While MassHousing had additional lending capacity to make loans to first-time home buyers, the measure signed by Romney allows MassHousing to combine two separate debt limits for rental housing and home ownership into one. No new funds are being made available. Rather, the action allows MassHousing to make better use of its existing resources.

 

Romney signed the bill at the Providence House in Brighton, which will become a 102-unit assisted living complex for the elderly. Adjacent to the Providence House will be the rehabilitated Seton Manor, an existing 20-unit building that houses people with HIV/AIDS.

 

Both developments are receiving financing from MassHousing, with the aid of the Department of Housing and Community Development, the Commonwealth’s Affordable Housing Trust Fund and the City of Boston.

 

“We are grateful to Governor Romney, HUD Committee Co-Chairs Rep. Kevin Honan and Sen.
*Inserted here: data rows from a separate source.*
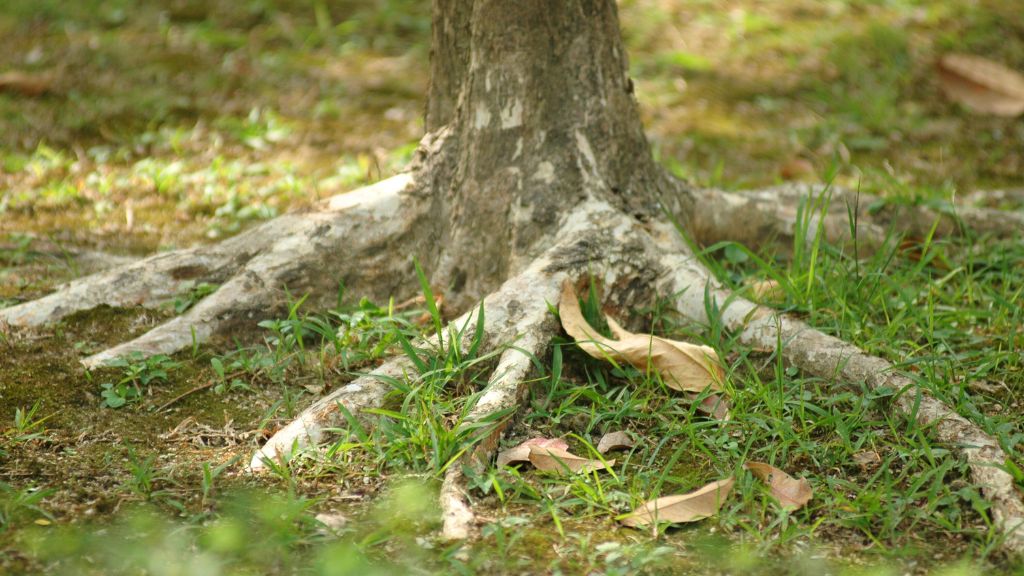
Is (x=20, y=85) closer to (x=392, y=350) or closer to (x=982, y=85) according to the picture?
(x=392, y=350)

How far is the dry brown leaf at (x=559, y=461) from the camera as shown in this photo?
2.35 metres

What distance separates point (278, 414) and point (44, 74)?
3486mm

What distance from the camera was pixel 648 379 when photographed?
268cm

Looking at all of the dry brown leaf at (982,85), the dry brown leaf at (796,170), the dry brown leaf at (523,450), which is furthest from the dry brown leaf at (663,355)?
the dry brown leaf at (982,85)

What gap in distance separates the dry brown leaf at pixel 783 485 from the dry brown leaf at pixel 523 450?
0.45 meters

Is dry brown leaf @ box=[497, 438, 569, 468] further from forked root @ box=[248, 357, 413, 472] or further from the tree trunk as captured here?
the tree trunk

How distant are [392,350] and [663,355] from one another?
0.79 meters

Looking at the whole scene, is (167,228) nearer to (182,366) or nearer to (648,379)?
(182,366)

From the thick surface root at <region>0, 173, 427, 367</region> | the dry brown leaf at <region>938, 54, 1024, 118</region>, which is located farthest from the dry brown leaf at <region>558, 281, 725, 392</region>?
the dry brown leaf at <region>938, 54, 1024, 118</region>

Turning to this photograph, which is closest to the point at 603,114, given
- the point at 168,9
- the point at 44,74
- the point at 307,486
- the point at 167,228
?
the point at 307,486

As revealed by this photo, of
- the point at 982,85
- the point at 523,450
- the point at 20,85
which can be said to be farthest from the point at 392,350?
the point at 982,85

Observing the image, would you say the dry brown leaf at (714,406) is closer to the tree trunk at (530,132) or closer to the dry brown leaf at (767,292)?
the dry brown leaf at (767,292)

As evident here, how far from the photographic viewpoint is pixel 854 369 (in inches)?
Answer: 105

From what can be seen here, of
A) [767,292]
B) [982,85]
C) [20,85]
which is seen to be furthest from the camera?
[982,85]
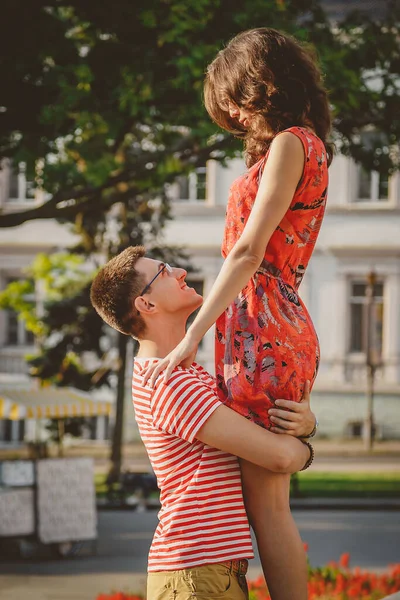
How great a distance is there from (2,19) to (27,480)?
687cm

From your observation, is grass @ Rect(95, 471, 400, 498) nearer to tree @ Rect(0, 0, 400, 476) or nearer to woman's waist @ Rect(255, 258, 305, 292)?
tree @ Rect(0, 0, 400, 476)

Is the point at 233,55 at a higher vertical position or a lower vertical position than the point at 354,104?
lower

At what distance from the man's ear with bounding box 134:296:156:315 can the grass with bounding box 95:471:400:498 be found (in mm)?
19660

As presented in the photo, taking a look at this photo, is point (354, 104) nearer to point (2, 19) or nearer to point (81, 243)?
point (2, 19)

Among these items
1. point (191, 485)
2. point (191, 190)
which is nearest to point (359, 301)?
point (191, 190)

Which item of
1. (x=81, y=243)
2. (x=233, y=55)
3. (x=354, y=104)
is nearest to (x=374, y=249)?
(x=81, y=243)

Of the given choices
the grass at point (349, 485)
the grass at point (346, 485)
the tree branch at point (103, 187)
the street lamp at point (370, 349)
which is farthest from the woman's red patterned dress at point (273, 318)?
the street lamp at point (370, 349)

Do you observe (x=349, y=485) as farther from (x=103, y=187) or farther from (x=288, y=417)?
(x=288, y=417)

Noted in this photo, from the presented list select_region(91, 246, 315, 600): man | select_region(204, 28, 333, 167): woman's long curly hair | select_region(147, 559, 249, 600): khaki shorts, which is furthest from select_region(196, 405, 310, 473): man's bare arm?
select_region(204, 28, 333, 167): woman's long curly hair

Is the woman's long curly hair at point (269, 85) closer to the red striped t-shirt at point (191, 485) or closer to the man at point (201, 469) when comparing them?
the man at point (201, 469)

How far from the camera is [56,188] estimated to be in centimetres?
1438

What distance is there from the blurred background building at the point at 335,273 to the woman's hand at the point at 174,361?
30137 millimetres

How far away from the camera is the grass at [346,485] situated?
23.1 meters

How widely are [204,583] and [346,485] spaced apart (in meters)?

Harriette Chandler and the Legislature for their quick action in getting this bill passed and signed into law,” said MassHousing Executive Director Thomas R. Gleason. “We can now continue to do what we do best, which is make loans that produce attractive and much-needed rental housing units.”

 

Chartered in 1966, MassHousing sells bonds to generate loan proceeds that it lends to developers who build or rehabilitate mixed-income rental housing, and to low- and moderate-income homebuyers. MassHousing’s bonds are not obligations of the Commonwealth, and do not affect the Commonwealth’s debt ceiling. The statute that created MassHousing included two debt limits for rental housing and home mortgage loans. The limits have been periodically raised over the years.

 

“The state's housing crisis requires that we give top priority to produce housing for our workforce and to stimulate economic development. This MassHousing funding presents an opportunity for our state government to fulfill the dreams of thousands of first-time homebuyers and for renters to find an affordable, decent place to live,” said Kevin G. Honan, HUD Committee Co-Chair.

 

Since making its first loan in 1970, MassHousing (formally the Massachusetts Housing Finance Agency) has provided approximately $7.5 billion in financing for 79,000 rental-housing units and 43,000 home mortgage loans.